### EXTRAIT:

© D. R.
Diplômée en 1989, Nathalie Roy est une infirmière qui termine un master 1 d’IPA et est actuellement formatrice. Elle revient, en cette période de pandémie de Covid-19, sur les difficultés de soigner en cette époque trouble, tant la douleur des uns et des autres est vivace.
J’ai envie d’écrire. Pour partager. Pour m’exprimer. Pour témoigner. Pour saluer. Je suis infirmière depuis trente ans, toujours passionnée, toujours curieuse, toujours animée de la soif d’apprendre. Pour preuve, à 52 ans, j’ai repris le chemin de l’université en octobre 2019 pour un master d’IPA (infirmière en pratique avancée).
Pour moi, chaque rencontre avec une personne malade et ses proches est une rencontre certes professionnelle mais avant tout humaine. Je m’étais éloignée des soins depuis dix ans pour devenir infirmière coordinatrice. J’ai eu besoin d’y retourner pour me sentir utile et venir en renfort aux équipes. Alors me voici infirmière de nuit en soins intensifs. Mais soigner lors de cette crise « covidienne » me fait mal.

Entrées enregistrées:
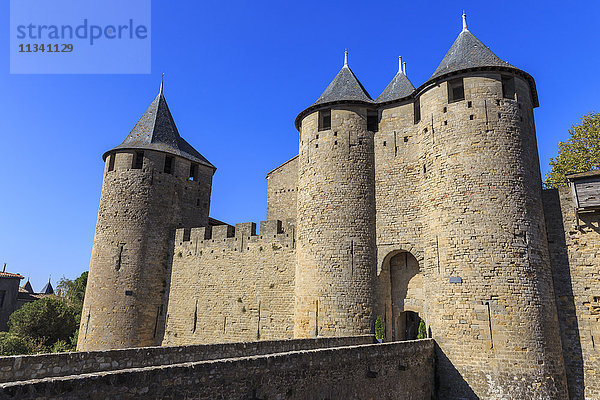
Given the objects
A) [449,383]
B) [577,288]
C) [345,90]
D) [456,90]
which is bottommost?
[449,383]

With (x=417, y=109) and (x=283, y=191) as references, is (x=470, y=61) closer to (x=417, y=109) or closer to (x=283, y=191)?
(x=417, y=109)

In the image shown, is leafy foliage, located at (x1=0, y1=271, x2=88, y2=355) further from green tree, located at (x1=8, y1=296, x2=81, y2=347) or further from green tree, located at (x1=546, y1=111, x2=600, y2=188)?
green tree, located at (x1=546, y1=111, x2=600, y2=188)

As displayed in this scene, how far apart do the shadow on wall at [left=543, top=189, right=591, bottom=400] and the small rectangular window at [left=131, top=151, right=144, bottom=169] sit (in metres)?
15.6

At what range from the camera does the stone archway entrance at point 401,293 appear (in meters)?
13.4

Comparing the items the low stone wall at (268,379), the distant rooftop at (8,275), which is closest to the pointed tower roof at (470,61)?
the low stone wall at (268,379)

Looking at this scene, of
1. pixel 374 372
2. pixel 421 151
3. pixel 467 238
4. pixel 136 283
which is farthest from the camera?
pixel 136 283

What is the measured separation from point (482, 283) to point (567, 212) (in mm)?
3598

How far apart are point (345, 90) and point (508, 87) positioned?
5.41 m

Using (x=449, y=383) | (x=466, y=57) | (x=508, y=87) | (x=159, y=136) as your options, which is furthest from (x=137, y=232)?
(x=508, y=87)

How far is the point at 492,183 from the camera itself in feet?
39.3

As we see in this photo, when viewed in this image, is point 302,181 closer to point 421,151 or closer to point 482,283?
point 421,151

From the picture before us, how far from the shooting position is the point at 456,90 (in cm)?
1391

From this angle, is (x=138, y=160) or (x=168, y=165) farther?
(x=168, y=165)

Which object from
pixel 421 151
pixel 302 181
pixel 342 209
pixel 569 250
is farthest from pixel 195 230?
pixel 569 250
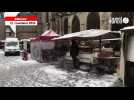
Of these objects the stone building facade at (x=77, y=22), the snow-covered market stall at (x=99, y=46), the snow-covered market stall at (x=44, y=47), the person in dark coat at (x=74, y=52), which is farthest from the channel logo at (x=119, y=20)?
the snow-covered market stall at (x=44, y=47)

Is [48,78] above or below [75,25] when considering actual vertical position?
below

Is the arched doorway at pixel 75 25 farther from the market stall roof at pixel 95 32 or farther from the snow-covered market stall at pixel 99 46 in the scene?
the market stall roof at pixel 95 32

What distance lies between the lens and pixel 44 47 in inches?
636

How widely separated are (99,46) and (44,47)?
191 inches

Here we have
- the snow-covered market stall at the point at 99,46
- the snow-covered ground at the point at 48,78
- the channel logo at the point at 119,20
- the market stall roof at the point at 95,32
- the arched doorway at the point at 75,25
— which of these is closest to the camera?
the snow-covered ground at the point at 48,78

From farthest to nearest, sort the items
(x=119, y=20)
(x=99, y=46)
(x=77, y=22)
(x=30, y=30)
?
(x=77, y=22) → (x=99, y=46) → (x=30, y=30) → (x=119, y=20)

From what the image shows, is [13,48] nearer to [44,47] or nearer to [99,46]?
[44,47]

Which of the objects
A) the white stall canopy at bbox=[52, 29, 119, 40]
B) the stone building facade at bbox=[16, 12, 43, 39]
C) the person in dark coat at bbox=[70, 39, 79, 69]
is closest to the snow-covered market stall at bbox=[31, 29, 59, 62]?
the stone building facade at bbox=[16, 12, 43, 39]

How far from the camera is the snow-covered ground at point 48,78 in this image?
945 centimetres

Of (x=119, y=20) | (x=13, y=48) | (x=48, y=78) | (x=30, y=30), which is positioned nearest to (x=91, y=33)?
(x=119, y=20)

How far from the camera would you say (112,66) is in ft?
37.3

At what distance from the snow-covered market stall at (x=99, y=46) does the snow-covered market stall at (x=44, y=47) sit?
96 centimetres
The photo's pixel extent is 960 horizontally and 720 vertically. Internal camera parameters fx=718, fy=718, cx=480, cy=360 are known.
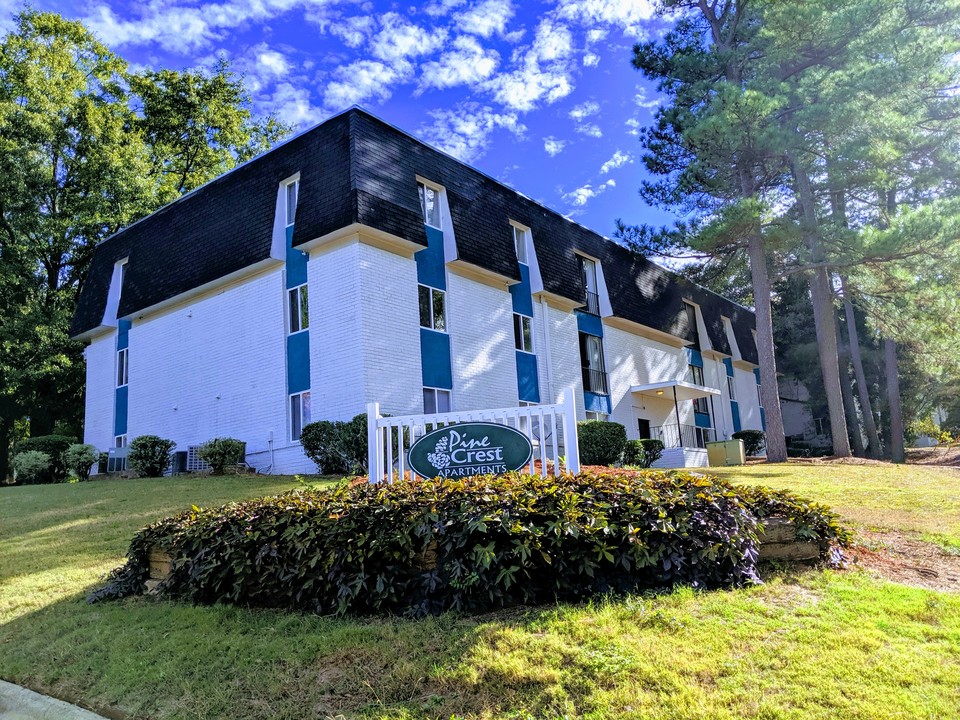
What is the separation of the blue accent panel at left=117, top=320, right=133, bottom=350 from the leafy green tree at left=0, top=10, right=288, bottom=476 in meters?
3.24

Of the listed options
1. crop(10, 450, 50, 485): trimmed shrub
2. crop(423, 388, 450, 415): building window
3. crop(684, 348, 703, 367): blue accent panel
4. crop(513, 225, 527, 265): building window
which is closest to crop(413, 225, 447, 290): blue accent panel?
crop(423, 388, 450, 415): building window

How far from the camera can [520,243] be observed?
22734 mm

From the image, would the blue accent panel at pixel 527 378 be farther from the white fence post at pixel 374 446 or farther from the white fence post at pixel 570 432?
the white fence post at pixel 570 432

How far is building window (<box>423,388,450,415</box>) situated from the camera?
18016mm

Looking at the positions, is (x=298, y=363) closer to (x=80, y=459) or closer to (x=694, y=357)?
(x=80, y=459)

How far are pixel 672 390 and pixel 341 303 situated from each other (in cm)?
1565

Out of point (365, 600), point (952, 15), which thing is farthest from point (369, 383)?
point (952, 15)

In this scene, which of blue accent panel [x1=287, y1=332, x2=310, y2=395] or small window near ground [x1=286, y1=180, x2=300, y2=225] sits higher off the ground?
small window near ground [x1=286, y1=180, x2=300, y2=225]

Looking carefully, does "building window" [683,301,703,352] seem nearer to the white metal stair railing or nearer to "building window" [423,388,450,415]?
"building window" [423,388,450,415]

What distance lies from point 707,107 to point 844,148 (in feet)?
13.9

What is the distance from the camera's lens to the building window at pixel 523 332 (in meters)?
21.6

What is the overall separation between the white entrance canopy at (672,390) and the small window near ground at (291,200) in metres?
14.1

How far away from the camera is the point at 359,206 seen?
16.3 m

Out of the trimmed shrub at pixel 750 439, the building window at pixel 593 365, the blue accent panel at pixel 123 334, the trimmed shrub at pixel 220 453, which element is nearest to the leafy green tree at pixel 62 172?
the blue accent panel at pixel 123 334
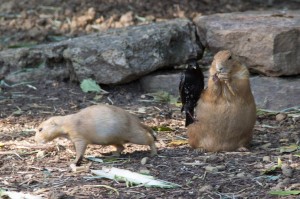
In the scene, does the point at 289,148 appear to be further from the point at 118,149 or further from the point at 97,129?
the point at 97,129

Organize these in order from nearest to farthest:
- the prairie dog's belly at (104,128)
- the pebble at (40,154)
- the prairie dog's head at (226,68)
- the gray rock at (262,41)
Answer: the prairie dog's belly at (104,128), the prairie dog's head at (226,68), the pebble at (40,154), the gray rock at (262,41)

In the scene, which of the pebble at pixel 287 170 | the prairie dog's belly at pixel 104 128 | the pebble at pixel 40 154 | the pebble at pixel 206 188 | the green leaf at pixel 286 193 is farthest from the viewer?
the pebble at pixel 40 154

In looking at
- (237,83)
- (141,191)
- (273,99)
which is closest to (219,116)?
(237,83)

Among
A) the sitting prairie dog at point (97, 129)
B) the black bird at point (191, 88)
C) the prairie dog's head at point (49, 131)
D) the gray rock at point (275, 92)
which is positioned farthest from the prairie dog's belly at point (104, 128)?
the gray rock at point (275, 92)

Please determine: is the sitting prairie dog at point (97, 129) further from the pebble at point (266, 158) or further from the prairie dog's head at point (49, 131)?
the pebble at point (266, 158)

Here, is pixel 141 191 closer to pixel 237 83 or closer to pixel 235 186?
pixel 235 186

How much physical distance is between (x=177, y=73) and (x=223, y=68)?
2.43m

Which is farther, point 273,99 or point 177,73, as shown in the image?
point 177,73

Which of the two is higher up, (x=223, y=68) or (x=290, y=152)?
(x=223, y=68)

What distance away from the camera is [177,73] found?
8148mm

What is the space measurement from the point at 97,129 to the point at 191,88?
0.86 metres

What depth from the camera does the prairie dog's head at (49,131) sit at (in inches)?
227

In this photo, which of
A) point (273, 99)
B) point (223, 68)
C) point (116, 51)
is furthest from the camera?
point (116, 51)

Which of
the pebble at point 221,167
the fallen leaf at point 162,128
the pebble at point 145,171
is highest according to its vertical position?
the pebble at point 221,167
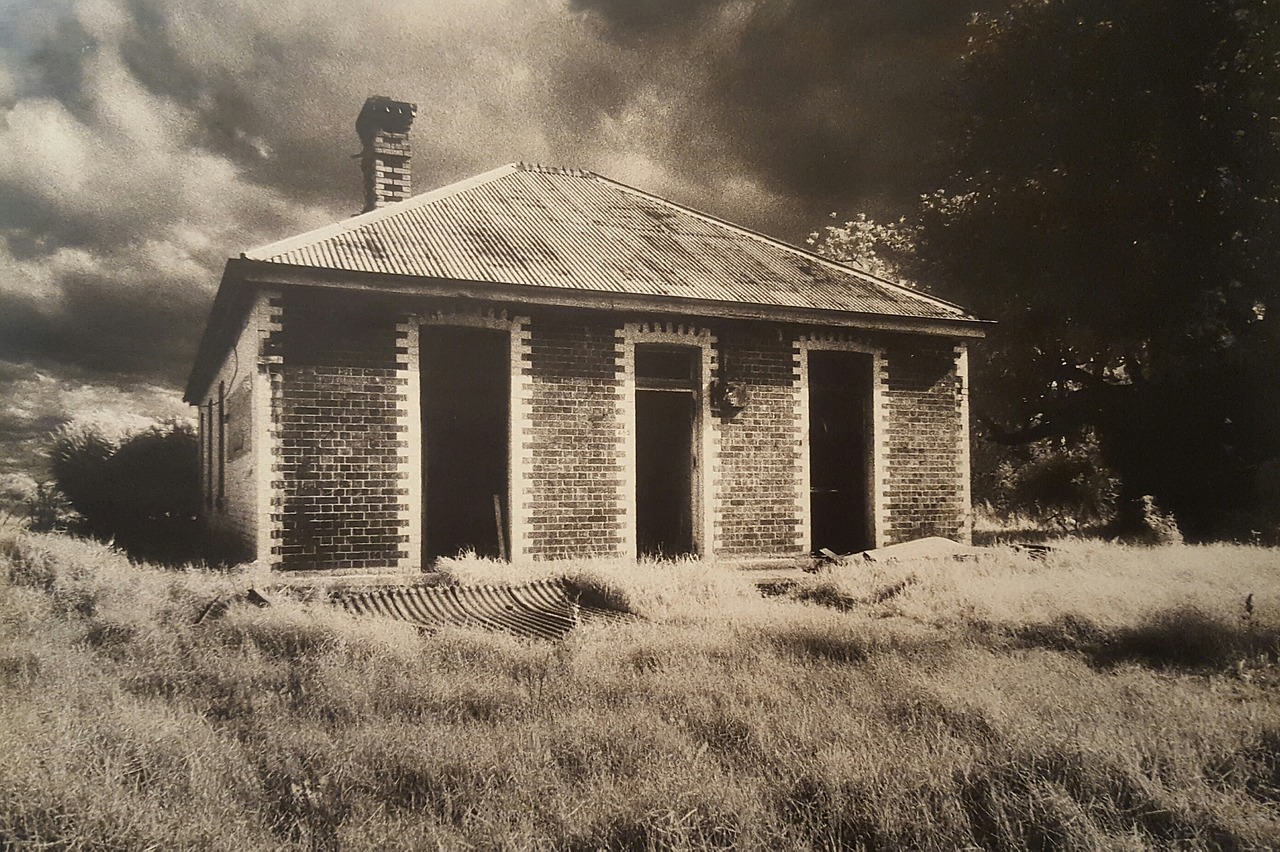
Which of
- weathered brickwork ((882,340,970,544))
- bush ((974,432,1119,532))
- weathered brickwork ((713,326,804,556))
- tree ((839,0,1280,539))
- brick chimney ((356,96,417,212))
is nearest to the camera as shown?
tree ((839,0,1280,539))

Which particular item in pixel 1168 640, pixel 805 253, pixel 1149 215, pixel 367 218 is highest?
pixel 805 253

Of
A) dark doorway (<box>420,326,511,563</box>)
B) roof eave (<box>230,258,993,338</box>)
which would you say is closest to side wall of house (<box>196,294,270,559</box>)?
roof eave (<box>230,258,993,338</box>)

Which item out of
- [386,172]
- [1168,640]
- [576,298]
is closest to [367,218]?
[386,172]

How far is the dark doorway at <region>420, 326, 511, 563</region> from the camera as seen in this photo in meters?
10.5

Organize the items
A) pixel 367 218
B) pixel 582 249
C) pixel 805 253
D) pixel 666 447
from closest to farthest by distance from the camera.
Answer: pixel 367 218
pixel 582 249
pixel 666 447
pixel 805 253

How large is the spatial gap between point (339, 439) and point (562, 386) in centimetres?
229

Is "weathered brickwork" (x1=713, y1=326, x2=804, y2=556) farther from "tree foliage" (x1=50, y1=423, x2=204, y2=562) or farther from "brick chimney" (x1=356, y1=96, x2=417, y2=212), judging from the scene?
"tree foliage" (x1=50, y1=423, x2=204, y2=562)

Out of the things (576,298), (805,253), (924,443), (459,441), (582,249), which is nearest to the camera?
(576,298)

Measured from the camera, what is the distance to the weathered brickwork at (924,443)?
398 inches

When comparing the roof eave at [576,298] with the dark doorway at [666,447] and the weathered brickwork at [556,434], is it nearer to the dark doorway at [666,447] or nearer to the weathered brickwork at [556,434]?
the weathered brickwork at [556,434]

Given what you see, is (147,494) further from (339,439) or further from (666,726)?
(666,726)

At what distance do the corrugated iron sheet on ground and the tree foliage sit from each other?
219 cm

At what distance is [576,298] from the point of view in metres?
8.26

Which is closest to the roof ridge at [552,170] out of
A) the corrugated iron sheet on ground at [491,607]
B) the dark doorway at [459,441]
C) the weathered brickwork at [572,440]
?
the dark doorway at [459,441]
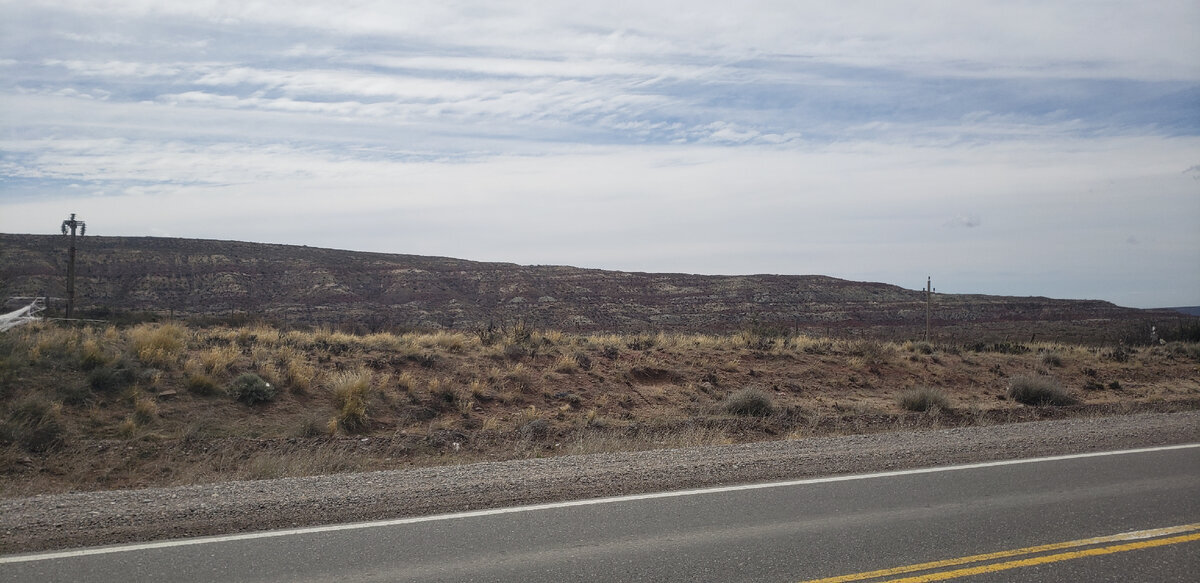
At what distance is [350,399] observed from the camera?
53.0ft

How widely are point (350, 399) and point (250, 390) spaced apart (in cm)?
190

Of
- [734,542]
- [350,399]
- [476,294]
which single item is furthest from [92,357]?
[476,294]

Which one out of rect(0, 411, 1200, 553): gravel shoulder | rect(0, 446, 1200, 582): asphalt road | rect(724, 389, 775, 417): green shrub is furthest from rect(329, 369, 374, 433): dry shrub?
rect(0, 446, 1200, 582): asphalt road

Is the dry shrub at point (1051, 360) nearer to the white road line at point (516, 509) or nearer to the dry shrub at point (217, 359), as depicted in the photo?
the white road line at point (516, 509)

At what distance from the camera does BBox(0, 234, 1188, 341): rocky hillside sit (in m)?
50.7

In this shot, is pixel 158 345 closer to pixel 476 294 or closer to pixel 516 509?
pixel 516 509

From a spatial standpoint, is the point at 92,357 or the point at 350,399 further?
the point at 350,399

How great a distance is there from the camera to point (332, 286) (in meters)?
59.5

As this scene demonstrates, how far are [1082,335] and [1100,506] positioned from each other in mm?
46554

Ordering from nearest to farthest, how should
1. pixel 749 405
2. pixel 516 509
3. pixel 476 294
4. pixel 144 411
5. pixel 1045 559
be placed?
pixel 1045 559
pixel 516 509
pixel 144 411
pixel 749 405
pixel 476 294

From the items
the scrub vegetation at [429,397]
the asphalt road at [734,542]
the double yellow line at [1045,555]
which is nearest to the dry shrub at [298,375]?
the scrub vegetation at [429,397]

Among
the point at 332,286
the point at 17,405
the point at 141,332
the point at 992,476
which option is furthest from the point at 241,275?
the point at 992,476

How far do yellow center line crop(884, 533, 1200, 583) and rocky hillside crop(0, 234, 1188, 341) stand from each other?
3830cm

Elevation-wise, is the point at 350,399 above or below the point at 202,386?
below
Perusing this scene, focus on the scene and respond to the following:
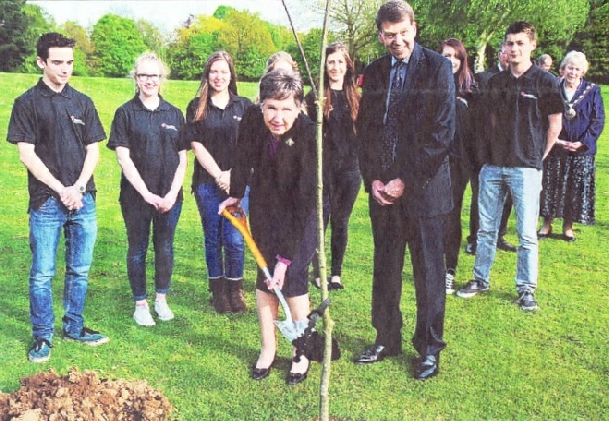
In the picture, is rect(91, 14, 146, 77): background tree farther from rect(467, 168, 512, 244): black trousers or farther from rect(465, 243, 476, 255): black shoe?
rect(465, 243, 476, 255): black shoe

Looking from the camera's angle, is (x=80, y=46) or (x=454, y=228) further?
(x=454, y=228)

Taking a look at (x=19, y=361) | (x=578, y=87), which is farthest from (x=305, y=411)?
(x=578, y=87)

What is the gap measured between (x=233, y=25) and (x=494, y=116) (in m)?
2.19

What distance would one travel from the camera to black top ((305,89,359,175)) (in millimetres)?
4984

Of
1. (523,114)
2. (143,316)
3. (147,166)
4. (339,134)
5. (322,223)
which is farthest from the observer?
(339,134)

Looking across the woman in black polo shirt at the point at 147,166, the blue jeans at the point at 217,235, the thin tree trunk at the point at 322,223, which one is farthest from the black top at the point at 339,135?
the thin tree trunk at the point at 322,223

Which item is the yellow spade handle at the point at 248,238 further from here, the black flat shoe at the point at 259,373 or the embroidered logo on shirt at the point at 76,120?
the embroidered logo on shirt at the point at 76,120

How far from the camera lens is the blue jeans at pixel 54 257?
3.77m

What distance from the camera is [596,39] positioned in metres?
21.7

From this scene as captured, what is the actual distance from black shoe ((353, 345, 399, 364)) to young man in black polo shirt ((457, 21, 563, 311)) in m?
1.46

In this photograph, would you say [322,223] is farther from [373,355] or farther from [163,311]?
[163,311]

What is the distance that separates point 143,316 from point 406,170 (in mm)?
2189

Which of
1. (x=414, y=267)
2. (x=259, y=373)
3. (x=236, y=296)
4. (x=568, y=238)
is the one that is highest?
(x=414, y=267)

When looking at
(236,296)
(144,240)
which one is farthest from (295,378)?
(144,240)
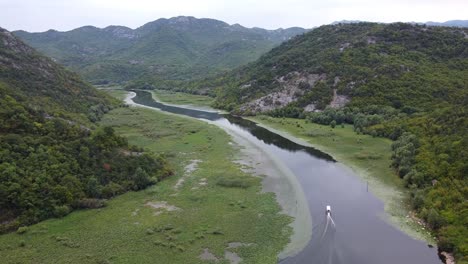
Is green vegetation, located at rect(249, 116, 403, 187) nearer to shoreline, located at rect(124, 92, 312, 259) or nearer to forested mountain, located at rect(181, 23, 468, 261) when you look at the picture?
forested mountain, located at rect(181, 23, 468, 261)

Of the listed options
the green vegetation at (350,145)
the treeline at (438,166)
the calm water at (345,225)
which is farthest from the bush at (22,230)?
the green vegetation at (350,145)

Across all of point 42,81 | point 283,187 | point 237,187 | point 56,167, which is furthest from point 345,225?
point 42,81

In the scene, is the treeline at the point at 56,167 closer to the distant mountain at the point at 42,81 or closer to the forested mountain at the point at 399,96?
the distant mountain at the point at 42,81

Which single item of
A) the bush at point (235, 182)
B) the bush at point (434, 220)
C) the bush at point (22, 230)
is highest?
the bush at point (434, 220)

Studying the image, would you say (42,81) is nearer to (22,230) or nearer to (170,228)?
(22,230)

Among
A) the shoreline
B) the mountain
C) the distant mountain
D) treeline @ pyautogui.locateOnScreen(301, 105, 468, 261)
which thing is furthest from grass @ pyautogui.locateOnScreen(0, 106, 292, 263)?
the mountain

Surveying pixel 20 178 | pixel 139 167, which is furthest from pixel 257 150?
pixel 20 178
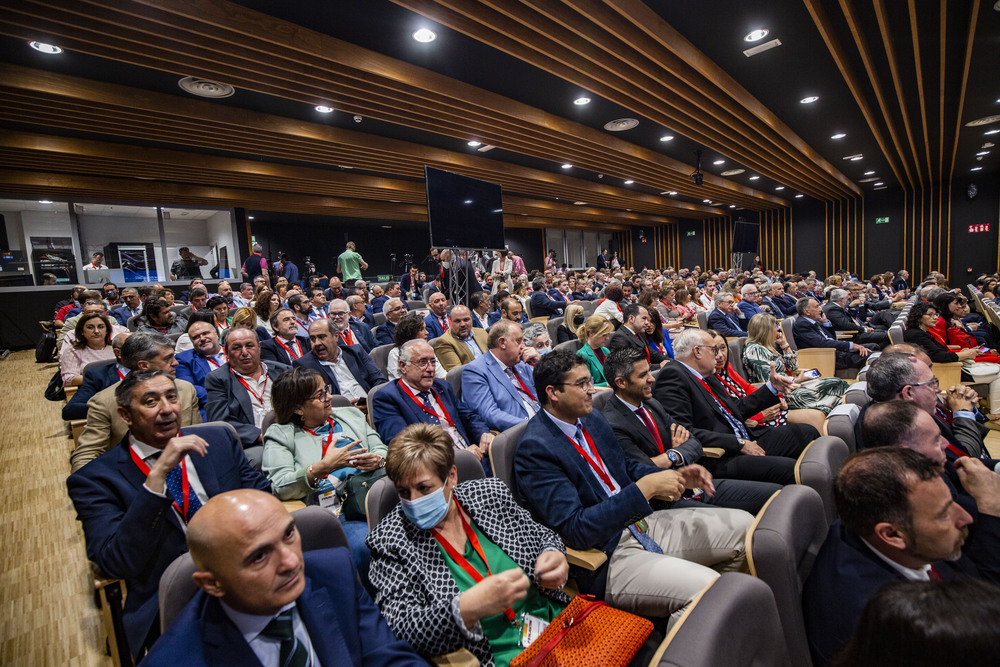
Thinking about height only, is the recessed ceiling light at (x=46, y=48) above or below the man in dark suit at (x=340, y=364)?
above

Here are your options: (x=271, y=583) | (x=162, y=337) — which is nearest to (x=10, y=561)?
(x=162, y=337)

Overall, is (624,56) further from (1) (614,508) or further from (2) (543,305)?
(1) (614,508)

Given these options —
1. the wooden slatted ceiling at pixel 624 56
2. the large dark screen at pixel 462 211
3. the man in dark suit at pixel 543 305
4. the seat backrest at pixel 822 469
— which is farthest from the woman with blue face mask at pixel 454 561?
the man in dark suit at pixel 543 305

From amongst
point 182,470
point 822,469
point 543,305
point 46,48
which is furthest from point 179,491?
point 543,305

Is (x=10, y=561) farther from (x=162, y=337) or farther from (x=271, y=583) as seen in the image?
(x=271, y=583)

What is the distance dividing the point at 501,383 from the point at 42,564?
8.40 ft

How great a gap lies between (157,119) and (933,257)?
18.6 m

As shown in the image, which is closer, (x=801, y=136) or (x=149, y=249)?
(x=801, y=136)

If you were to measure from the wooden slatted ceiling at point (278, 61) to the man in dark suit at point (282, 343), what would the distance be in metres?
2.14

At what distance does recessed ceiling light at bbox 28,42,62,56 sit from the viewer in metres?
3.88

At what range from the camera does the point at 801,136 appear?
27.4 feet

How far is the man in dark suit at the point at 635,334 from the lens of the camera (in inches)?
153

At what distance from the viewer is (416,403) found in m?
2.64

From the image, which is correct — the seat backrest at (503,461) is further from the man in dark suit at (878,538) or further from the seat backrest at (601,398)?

### TRAVAIL À FAIRE:
1/ Pour chaque énoncé, dites s'il concorde avec l'extrait en répondant oui ou non, et citez les mots de l'extrait qui tranchent. (a) L'autrice exerce comme infirmière depuis trente ans. (b) Elle a repris le chemin de l'université en octobre 2020. (c) Elle travaille aujourd'hui comme infirmière de jour en soins intensifs.
2/ Veuillez extraire de l'extrait le texte qui va de « Diplômée en 1989, Nathalie » à « en pratique avancée). », sans rien y changer.

### RÉSULTATS DES TÂCHES:
1/
(a) Oui : « Je suis infirmière depuis trente ans »
(b) Non : « j’ai repris le chemin de l’université en octobre 2019 »
(c) Non : « Alors me voici infirmière de nuit en soins intensifs »

2/
Diplômée en 1989, Nathalie Roy est une infirmière qui termine un master 1 d’IPA et est actuellement formatrice. Elle revient, en cette période de pandémie de Covid-19, sur les difficultés de soigner en cette époque trouble, tant la douleur des uns et des autres est vivace.
J’ai envie d’écrire. Pour partager. Pour m’exprimer. Pour témoigner. Pour saluer. Je suis infirmière depuis trente ans, toujours passionnée, toujours curieuse, toujours animée de la soif d’apprendre. Pour preuve, à 52 ans, j’ai repris le chemin de l’université en octobre 2019 pour un master d’IPA (infirmière en pratique avancée).